Осип Эмильевич Мандельштам. Поэт


В эти же годы Нарбутом был написан ряд рецензий – в том числе на Сергея Есенина, Николая Клюева, Осипа Мандельштама, Марину Цветаеву. Однако, несмотря на наличие художественного вкуса (что проявится в его издательской деятельности), дарования в себе критика он, в отличие от многих поэтов-современников, не проявил. Так что, можно сказать, что более чем кто-либо из его сверстников, Нарбут проявил себя поэтом, наиболее последовательно пришедшим от литературных деклараций к изображению человеческого бытия с его мрачными, но и радостными сторонами.
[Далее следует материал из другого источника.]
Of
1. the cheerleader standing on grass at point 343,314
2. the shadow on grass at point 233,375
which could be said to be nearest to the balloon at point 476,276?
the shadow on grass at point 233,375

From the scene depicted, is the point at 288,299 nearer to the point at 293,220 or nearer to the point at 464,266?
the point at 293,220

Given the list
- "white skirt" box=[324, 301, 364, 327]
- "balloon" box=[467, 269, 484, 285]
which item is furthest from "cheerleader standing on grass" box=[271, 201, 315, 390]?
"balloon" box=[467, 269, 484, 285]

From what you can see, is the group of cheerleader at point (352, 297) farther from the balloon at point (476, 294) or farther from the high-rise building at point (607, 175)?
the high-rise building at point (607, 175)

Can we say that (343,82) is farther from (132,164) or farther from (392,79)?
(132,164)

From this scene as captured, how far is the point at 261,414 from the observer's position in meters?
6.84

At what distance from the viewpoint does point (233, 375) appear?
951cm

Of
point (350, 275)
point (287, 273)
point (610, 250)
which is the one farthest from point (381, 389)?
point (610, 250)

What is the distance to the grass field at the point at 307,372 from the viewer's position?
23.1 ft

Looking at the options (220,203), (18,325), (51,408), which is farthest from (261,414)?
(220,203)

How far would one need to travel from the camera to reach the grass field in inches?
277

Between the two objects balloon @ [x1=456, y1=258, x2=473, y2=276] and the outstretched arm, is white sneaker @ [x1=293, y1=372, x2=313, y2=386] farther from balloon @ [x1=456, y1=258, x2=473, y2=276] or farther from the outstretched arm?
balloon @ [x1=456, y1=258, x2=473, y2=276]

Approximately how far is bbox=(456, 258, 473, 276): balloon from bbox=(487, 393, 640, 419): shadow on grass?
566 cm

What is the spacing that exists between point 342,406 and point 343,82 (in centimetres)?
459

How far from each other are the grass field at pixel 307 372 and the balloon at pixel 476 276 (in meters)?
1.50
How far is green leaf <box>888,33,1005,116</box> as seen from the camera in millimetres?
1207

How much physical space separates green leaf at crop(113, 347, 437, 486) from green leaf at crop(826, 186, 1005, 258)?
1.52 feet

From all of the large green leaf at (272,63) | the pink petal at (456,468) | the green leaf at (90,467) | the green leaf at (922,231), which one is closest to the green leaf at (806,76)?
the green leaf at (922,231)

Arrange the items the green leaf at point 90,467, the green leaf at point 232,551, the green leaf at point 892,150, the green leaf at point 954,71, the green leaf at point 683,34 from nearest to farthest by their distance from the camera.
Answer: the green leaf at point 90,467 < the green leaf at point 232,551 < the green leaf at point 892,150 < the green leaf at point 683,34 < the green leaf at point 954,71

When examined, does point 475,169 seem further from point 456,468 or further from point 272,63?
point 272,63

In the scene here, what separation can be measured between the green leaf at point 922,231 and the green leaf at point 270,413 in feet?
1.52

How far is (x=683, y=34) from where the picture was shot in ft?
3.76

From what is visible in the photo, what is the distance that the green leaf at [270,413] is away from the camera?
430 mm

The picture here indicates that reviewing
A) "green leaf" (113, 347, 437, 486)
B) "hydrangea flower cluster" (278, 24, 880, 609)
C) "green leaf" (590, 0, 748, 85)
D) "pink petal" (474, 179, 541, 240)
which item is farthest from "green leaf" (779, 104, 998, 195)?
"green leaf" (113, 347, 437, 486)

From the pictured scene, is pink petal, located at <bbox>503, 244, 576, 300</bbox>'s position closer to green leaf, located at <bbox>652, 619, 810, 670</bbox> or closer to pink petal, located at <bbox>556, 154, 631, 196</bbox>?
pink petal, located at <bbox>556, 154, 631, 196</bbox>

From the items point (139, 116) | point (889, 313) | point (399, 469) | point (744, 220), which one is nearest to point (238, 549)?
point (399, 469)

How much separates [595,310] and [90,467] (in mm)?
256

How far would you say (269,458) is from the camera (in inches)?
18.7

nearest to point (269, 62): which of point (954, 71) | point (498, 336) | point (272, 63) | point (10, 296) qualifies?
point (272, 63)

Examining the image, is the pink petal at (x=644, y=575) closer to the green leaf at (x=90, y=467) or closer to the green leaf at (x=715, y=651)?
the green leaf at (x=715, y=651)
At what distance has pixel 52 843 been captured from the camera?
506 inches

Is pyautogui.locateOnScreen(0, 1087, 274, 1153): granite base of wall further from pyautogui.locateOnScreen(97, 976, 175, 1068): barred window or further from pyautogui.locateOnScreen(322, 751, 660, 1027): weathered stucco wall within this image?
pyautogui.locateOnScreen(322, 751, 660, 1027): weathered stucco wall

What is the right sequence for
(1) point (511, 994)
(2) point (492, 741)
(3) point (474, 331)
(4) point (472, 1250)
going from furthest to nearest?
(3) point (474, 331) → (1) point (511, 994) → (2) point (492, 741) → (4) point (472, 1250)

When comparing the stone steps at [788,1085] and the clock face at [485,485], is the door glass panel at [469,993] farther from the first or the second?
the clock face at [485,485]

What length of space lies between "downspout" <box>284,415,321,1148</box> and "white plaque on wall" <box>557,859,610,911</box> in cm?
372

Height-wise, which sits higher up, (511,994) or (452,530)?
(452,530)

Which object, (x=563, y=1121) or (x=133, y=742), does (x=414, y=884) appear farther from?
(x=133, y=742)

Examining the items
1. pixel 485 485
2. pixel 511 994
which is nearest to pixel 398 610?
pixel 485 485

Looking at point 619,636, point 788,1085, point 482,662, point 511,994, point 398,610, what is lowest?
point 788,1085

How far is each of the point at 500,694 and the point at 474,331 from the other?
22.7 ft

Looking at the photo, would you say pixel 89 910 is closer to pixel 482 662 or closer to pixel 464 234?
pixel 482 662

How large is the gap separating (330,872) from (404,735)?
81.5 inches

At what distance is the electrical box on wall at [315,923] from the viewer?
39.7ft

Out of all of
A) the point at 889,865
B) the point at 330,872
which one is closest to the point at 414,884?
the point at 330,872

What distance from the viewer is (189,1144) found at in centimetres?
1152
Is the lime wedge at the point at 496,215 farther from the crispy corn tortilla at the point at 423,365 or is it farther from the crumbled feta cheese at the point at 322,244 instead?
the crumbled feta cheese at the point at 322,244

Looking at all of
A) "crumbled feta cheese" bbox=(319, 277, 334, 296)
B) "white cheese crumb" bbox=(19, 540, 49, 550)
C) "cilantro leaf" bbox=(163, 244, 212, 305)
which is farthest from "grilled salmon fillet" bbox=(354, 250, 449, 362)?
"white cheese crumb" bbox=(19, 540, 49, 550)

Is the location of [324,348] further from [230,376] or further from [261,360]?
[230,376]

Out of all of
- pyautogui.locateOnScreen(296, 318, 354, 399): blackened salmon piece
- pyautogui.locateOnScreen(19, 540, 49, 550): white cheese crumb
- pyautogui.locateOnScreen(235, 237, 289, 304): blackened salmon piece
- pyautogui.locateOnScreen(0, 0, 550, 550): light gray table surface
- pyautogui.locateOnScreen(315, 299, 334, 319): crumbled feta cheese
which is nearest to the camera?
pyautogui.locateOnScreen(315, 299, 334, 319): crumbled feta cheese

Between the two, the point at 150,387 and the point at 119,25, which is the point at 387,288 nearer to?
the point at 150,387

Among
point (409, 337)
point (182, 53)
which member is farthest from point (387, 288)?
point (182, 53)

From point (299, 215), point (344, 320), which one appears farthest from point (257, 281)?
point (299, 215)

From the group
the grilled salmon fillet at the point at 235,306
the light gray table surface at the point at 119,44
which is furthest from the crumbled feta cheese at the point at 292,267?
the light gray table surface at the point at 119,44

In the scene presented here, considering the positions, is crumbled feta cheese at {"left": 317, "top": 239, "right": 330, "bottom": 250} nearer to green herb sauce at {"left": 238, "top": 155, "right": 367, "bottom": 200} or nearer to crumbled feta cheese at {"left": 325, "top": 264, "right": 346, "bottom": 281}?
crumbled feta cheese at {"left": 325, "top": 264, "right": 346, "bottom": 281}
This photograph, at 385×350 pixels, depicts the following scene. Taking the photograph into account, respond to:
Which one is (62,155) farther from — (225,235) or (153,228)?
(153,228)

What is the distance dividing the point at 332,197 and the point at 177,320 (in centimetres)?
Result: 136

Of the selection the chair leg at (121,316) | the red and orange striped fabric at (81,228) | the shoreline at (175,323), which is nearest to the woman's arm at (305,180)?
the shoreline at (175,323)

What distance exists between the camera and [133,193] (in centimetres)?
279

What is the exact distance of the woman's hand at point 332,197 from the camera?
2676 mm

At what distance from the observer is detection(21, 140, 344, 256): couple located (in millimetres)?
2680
В 1913 году он активно сотрудничал с литературно-политическим ежемесячником «Вестник Европы», где печатал не только свои стихи, но и рецензии. Так, в апрельском и августовском номерах этого года вышли рецензии на творчество Городецкого, Цветаевой и Шагинян. В указанных рецензиях автор воздерживался от радикальных комментариев, подходил к оценке комплексно и основательно. «Наряду с прекрасными стихотворениями, – встречаешь ‹…› захлёстнутые мутью символизма пьесы», – пишет он о книге Сергея Городецкого.